Pioneer of hand-washing: Father of infection control, Ignaz Semmelweis
Washing hands is one of the most important ways to fight this COVID-19 pandemic crisis, as told international medical experts. However, before the 19th century, washing hands was not a basic hygiene concept.
So, how has this concept of washing hands developed? Let's start with a significant person- Ignaz Semmelweis.
Born in 1818, Ignaz Semmelweis, a Hungarian physician, scientist, a rebel, and now known as an early pioneer of antiseptic procedures, is also called the "Father of infection control". Despite facing serious push back from his contemporaries, the 1850s doctor laid the groundwork for modern public-health measures. It is thanks to him that we know that hand washing prevents diseases.
Semmelweis discovered the medical benefits of handwashing while working in an obstetrics ward in a Vienna hospital and noticed that women delivering babies with the help of physicians and medical students were more than up to three times more likely to develop a fever and die than women whose babies were delivered by midwives or midwife trainees.
The reason is scary but also well explains the number. hospital's doctors were rushing from case to case — which included handling corpses and performing autopsies — before delivering the babies, without washing their hands in between. As a result, they unwittingly carried germs, bacteria, and viruses from cadavers to their living patients, who later died of a disease they called "puerperal fever."

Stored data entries
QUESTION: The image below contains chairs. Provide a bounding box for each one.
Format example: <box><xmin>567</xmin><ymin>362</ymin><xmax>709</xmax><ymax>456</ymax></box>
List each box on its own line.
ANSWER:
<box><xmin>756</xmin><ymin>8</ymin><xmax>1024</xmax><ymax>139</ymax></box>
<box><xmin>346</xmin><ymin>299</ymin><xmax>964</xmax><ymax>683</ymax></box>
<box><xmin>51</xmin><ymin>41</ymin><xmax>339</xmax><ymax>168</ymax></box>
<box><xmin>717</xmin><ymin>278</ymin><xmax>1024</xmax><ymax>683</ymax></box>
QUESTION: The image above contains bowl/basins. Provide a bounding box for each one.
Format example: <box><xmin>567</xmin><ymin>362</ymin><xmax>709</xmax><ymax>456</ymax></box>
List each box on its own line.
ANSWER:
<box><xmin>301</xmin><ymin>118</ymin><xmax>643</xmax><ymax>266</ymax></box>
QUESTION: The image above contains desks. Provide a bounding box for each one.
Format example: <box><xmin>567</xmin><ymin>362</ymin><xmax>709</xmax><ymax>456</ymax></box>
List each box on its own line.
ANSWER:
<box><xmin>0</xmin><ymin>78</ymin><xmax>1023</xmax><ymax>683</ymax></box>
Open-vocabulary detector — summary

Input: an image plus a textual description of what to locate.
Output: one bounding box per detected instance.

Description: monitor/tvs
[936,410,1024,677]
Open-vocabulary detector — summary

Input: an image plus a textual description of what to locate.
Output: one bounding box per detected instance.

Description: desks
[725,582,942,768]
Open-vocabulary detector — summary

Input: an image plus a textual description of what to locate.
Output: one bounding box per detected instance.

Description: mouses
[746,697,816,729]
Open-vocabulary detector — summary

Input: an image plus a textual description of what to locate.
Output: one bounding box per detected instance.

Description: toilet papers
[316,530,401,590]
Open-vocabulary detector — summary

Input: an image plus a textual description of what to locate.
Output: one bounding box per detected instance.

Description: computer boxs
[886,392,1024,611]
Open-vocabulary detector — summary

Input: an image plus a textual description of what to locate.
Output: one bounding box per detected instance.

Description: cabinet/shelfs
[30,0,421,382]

PROBLEM A:
Copy word for word everything in the article on Ignaz Semmelweis from "So, how has" down to "or midwife trainees.".
PROBLEM B:
Answer these questions using the article on Ignaz Semmelweis:
(i) In what year was Semmelweis born?
(ii) In what city was the hospital where he discovered the medical benefits of handwashing?
(iii) What was the disease called that the patients later died of?
PROBLEM C:
Go on with the article on Ignaz Semmelweis from the point where its text ends.

EXPECTED OUTPUT A:
So, how has this concept of washing hands developed? Let's start with a significant person- Ignaz Semmelweis.
Born in 1818, Ignaz Semmelweis, a Hungarian physician, scientist, a rebel, and now known as an early pioneer of antiseptic procedures, is also called the "Father of infection control". Despite facing serious push back from his contemporaries, the 1850s doctor laid the groundwork for modern public-health measures. It is thanks to him that we know that hand washing prevents diseases.
Semmelweis discovered the medical benefits of handwashing while working in an obstetrics ward in a Vienna hospital and noticed that women delivering babies with the help of physicians and medical students were more than up to three times more likely to develop a fever and die than women whose babies were delivered by midwives or midwife trainees.

EXPECTED OUTPUT B:
(i) 1818
(ii) Vienna
(iii) Puerperal fever

EXPECTED OUTPUT C:
Therefore, Semmelweis instituted a hand-washing regimen for physicians and medical students in the obstetrics division, forcing them to disinfect their hands with chlorinated lyme. He also had staff wash medical instruments before and after procedures. The mortality rate among mothers delivered by physicians plummeted to the same rate as the midwives.
Even though patients survived because of Semmelweis’ foresight, the medical establishment of the time rejected his idea. Semmelweis spent the rest of his life struggling to get people to take his hygiene ideas seriously, a goal that wouldn't come to fruition until more than 20 years after his death.
Only after Louis Pasteur, Joseph Lister, and Robert Koch discovered the “germ theory" of disease, which argues that disease is primarily caused by micro-organisms — germs, viruses, and bacteria — an idea that's been borne out by science for over a century, did people start to make the connection between washing their hands and preventing illness.
Hand washing itself wouldn't become a mainstay of public-health promotion until the 1980s — and it was prompted by a crisis. After a wave of foodborne disease outbreaks and healthcare-associated infections hit the United States in the latter half of the 20th century, the United States Centers for Disease Control finally instituted the first national hand hygiene guidelines. And thanks to Ignaz Semmelweis and people who valued this concept of handwashing, we now know how to use this easily accessible tool to stay healthy and coronavirus-free.